The MMSE of Folstein evaluates five areas of mental status, namely, orientation, registration, attention and calculation, recall and language. A complete MSE is more comprehensive and evaluates the following 10 areas of functioning:

  • Appearance. The examiner notes the person's age, race, sex, civil status, and overall appearance. These features are significant because poor personal hygiene or grooming may reflect a loss of interest in self-care or physical inability to bathe or dress oneself.
  • Movement and behavior. The examiner observes the person's gait (manner of walking), posture, coordination, eye contact, facial expressions, and similar behaviors. Problems with walking or coordination may reflect a disorder of the central nervous system.
  • Affect. Affect refers to a person's outwardly observable emotional reactions. It may include either a lack of emotional response to an event or an overreaction.
  • Mood. Mood refers to the underlying emotional "atmosphere" or tone of the person's answers.
  • Speech. The examiner evaluates the volume of the person's voice, the rate or speed of speech, the length of answers to questions, the appropriateness and clarity of the answers, and similar characteristics.
  • Thought content. The examiner assesses what the patient is saying for indications of hallucinations, delusions, obsessions, symptoms of dissociation, or thoughts of suicide. Dissociation refers to the splittingoff of certain memories or mental processes from conscious awareness. Dissociative symptoms include feelings of unreality, depersonalization, and confusion about one's identity.
  • Thought process. Thought process refers to the logical connections between thoughts and their relevance to the main thread of conversation. Irrelevant detail, repeated words and phrases, interrupted thinking (thought blocking), and loose, illogical connections between thoughts, may be signs of a thought disorder.
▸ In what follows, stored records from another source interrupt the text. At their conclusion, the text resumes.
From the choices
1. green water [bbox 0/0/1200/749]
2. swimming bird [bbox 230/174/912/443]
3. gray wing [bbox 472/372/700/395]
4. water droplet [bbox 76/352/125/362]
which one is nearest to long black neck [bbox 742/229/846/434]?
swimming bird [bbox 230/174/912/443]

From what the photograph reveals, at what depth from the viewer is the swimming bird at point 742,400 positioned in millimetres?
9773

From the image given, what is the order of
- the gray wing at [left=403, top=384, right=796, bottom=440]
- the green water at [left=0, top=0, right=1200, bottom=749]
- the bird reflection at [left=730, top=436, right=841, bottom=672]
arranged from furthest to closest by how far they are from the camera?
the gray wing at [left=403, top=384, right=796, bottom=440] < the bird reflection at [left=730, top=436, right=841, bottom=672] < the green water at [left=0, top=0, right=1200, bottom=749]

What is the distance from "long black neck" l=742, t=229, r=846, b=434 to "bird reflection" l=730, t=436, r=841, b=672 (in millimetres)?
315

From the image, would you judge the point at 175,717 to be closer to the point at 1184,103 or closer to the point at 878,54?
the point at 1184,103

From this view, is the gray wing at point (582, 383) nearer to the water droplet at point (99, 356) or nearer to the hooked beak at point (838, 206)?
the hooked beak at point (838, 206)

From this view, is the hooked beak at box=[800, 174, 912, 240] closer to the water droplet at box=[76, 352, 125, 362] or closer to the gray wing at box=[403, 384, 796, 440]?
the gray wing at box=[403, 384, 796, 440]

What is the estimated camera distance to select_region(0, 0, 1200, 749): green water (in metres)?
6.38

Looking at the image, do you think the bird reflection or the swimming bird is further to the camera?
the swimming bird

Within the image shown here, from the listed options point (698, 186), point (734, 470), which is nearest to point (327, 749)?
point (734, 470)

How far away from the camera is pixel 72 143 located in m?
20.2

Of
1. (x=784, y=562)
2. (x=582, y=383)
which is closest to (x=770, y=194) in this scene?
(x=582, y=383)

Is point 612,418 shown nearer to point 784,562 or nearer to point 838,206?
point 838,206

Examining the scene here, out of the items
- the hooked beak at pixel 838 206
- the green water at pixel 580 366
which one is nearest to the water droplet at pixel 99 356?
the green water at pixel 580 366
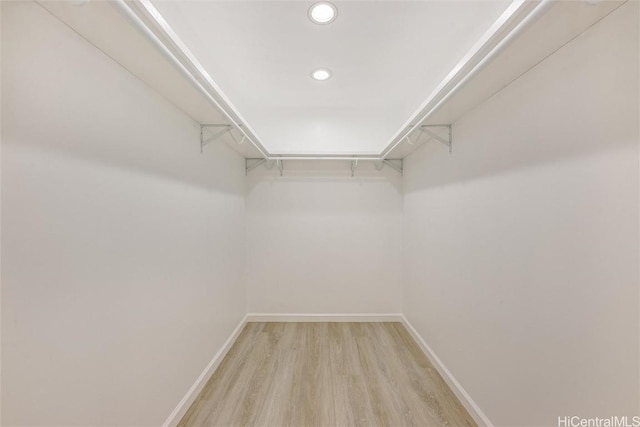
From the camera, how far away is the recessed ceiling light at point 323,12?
4.33ft

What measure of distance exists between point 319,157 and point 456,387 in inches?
88.9

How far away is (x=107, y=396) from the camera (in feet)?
3.51

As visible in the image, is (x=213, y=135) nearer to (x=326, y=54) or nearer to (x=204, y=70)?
(x=204, y=70)

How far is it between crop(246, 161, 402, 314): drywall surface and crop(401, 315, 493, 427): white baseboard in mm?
747

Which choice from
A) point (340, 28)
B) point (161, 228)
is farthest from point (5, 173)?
point (340, 28)

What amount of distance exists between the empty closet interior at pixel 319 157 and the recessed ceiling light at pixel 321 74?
18 mm

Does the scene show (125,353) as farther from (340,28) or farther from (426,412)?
(340,28)

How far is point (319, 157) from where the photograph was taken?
8.57 feet

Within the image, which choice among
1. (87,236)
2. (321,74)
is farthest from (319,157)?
(87,236)

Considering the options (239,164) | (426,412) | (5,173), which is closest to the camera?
(5,173)

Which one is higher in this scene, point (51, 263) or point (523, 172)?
point (523, 172)

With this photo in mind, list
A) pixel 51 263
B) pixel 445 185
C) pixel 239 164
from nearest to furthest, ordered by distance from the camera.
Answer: pixel 51 263, pixel 445 185, pixel 239 164

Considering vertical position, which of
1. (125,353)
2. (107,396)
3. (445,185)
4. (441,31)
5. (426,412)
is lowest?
(426,412)

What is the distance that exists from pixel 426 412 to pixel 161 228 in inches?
82.0
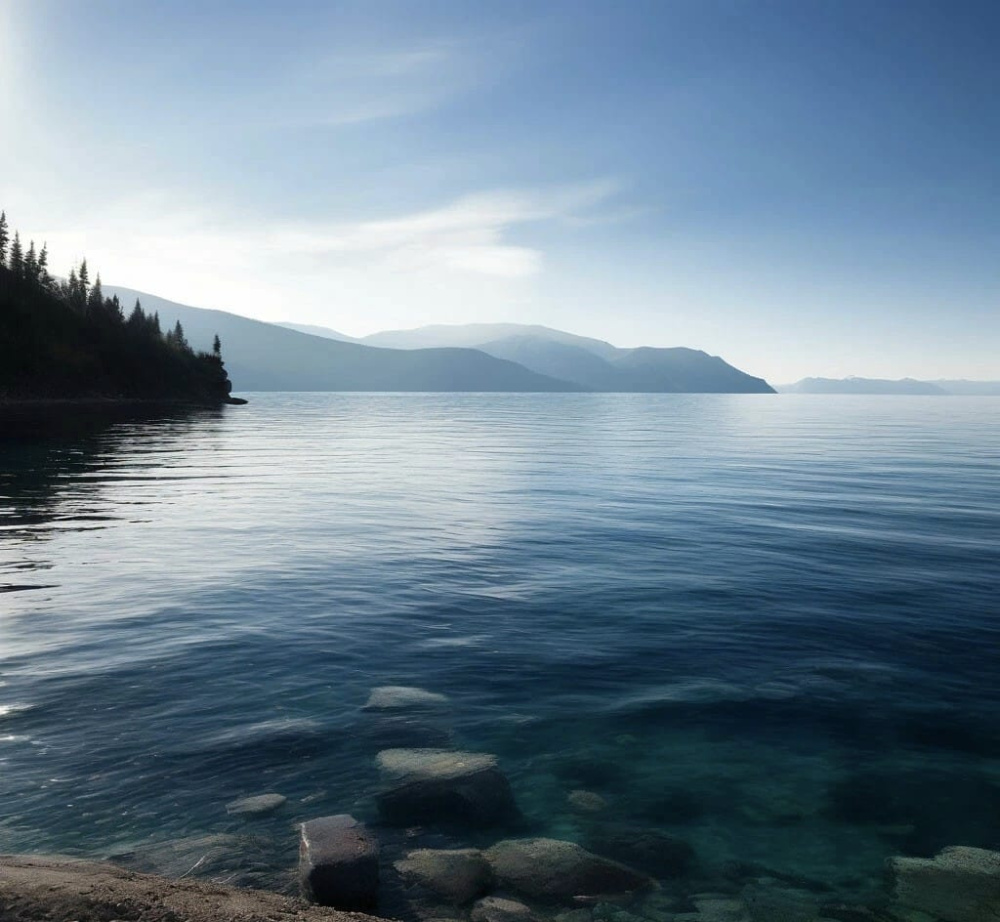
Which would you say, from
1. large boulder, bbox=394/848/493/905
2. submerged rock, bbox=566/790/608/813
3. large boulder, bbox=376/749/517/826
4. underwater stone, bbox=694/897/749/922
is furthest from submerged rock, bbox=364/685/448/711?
underwater stone, bbox=694/897/749/922

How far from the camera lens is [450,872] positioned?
8258mm

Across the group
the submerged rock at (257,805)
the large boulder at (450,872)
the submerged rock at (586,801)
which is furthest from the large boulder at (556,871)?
the submerged rock at (257,805)

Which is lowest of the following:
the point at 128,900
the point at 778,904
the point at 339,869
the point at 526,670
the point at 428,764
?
the point at 778,904

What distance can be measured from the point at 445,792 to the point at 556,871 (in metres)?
2.04

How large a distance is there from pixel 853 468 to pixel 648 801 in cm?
5293

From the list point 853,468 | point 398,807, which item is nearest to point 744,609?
point 398,807

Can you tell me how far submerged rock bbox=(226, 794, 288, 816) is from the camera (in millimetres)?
9375

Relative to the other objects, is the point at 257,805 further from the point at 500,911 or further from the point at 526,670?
the point at 526,670

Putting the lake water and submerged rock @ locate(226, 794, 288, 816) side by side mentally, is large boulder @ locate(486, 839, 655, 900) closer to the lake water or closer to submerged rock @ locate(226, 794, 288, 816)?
the lake water

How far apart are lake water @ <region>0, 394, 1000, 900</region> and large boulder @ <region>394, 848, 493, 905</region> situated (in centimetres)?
51

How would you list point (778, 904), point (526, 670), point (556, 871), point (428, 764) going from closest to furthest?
point (778, 904)
point (556, 871)
point (428, 764)
point (526, 670)

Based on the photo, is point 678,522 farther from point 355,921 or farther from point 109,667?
point 355,921

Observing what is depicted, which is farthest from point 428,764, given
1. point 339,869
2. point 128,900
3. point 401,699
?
point 128,900

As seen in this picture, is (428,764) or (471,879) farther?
(428,764)
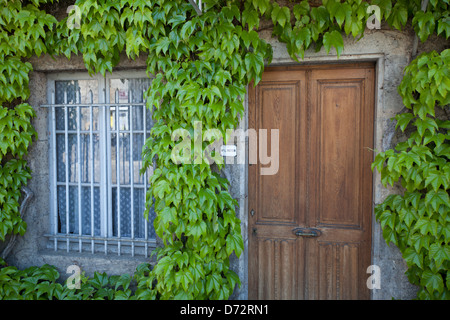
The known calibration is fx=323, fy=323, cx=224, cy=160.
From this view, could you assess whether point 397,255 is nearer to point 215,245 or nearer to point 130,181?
point 215,245

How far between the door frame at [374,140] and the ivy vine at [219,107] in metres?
0.10

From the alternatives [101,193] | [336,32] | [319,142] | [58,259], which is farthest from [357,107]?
[58,259]

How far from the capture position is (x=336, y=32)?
8.05 feet

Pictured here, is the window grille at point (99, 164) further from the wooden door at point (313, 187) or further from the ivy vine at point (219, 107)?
the wooden door at point (313, 187)

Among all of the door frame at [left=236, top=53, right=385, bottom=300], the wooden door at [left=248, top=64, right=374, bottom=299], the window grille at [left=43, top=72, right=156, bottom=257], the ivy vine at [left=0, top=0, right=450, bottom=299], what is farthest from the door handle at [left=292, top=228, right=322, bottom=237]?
the window grille at [left=43, top=72, right=156, bottom=257]

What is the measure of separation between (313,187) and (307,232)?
39cm

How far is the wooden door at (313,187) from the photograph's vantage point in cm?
270

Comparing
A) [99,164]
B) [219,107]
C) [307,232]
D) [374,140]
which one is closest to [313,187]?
[307,232]

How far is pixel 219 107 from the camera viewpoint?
244cm

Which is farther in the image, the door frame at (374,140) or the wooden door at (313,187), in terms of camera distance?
the wooden door at (313,187)

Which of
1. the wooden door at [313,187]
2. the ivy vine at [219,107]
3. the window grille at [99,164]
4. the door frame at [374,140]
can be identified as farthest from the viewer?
the window grille at [99,164]

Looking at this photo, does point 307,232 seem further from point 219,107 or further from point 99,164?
point 99,164

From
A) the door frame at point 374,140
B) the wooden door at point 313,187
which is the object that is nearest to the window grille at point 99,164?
the door frame at point 374,140

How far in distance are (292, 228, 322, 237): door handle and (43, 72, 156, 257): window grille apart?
4.40ft
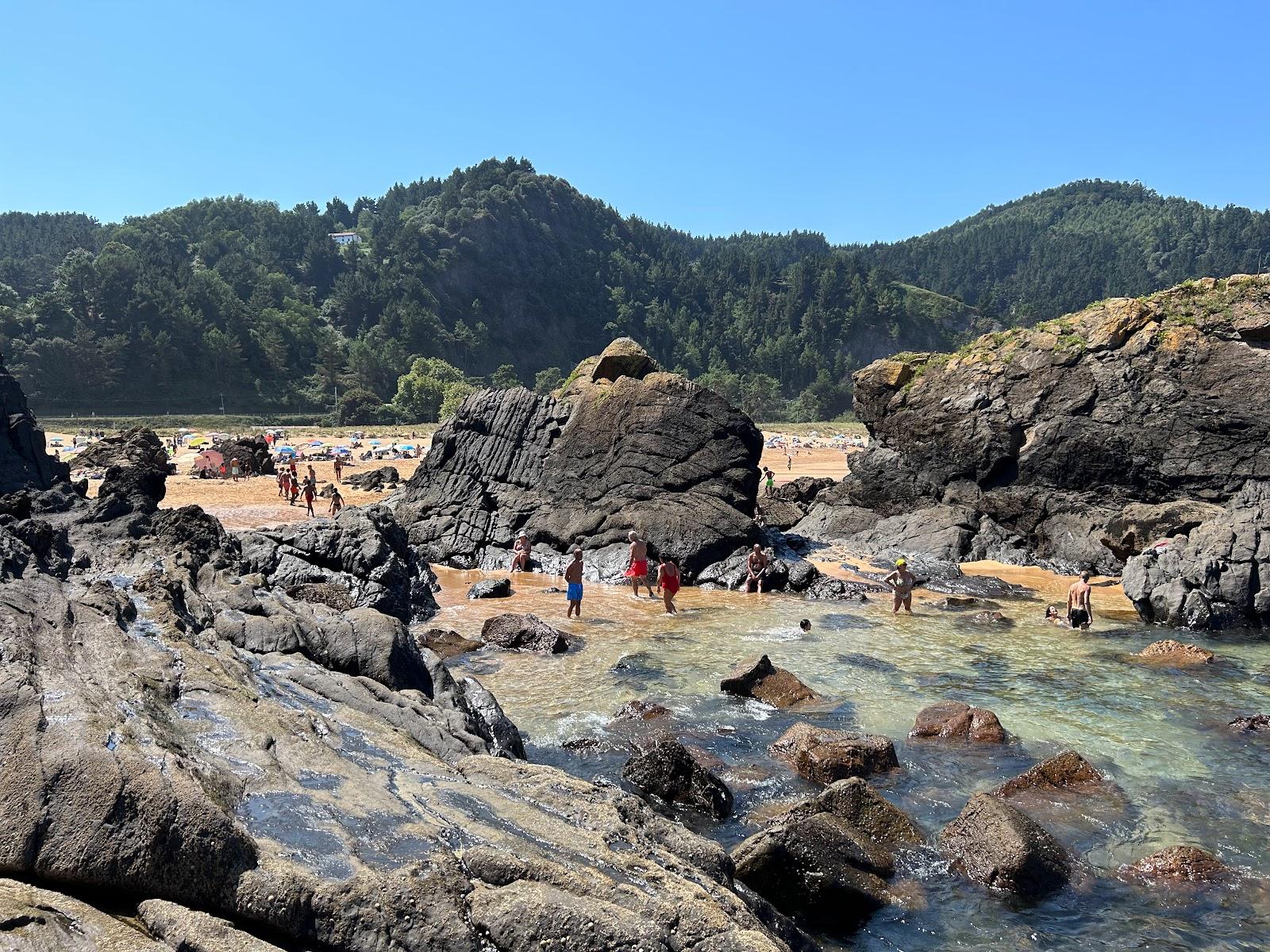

  • Cognition. Cognition refers to the act or condition of knowing. The evaluation assesses the person's orientation (ability to locate himself or herself) with regard to time, place, and personal identity; long- and short-term memory; ability to perform simple arithmetic (counting backward by threes or sevens); general intellectual level or fund of knowledge (identifying the last five Presidents, or similar questions); ability to think abstractly (explaining a proverb); ability to name specified objects and read or write complete sentences; ability to understand and perform a task (showing the examiner how to comb one's hair or throw a ball); ability to draw a simple map or copy a design or geometrical figure; ability to distinguish between right and left.
  • Judgment. The examiner asks the person what he or she would do about a commonsense problem, such as running out of a prescription medication.
  • Insight. Insight refers to a person's ability to recognize a problem and understand its nature and severity.

The length of time required for a mental status examination depends on the patient's condition. It may take as little as five minutes to examine a healthy person. Patients with speech problems or intellectual impairments, dementia, or other organic brain disorders may require 15 or 20 minutes. The examiner may choose to spend more time on certain portions of the MSE and less time on others, depending on the patient's condition and answers.